■ Task instructions
Copy the data word for word, from the line containing "How much separates" through the end of the data, including both of those ends.

********************

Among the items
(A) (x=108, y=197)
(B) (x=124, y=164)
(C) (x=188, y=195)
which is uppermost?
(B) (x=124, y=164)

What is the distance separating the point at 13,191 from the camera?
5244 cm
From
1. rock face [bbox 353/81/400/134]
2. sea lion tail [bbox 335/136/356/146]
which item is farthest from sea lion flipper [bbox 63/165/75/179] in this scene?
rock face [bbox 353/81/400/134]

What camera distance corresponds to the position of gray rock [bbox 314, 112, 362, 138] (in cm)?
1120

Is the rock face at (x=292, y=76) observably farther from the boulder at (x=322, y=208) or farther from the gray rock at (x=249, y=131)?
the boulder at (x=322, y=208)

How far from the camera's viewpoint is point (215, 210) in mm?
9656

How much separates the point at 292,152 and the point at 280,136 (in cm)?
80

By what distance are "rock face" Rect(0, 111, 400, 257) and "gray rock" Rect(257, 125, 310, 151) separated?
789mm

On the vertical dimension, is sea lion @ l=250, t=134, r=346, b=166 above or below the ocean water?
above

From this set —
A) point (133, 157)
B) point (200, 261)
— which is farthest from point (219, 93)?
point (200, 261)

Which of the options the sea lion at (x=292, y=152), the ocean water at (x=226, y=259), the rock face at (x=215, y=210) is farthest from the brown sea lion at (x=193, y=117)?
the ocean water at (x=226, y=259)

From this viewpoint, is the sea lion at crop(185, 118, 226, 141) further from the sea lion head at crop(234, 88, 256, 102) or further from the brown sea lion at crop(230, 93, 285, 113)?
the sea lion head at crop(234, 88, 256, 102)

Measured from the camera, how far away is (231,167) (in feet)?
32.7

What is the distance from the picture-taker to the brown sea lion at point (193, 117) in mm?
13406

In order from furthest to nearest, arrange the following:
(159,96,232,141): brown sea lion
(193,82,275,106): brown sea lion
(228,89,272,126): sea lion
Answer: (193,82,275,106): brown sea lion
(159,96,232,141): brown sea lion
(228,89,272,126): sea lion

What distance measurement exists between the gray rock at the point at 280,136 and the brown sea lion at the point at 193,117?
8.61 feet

********************

■ Exercise result
How much separates the point at 292,152 and the point at 280,136 (in cm)?
80

By what distance are "rock face" Rect(0, 111, 400, 257) and "gray rock" Rect(257, 125, 310, 151) separated?
789mm

On the vertical dimension, is sea lion @ l=250, t=134, r=346, b=166 above or below the ocean water?
above

From this set —
A) point (133, 157)
B) point (200, 261)
— which is farthest from point (219, 93)?
point (200, 261)

Which of the options the sea lion at (x=292, y=152), the ocean water at (x=226, y=259), the rock face at (x=215, y=210) is farthest from the brown sea lion at (x=193, y=117)?
the ocean water at (x=226, y=259)

From this viewpoint, is the sea lion at crop(185, 118, 226, 141) further from the sea lion head at crop(234, 88, 256, 102) or further from the brown sea lion at crop(230, 93, 285, 113)?
the sea lion head at crop(234, 88, 256, 102)

Measured from the camera, how far away is (231,167) (in feet)?
32.7

What is the distance from the picture-taker to the brown sea lion at point (193, 117) in mm?
13406

In order from furthest to nearest, arrange the following:
(159,96,232,141): brown sea lion
(193,82,275,106): brown sea lion
(228,89,272,126): sea lion
Answer: (193,82,275,106): brown sea lion
(159,96,232,141): brown sea lion
(228,89,272,126): sea lion

What distance measurement exists between the gray rock at the point at 280,136 and the brown sea lion at the point at 193,117?
8.61 feet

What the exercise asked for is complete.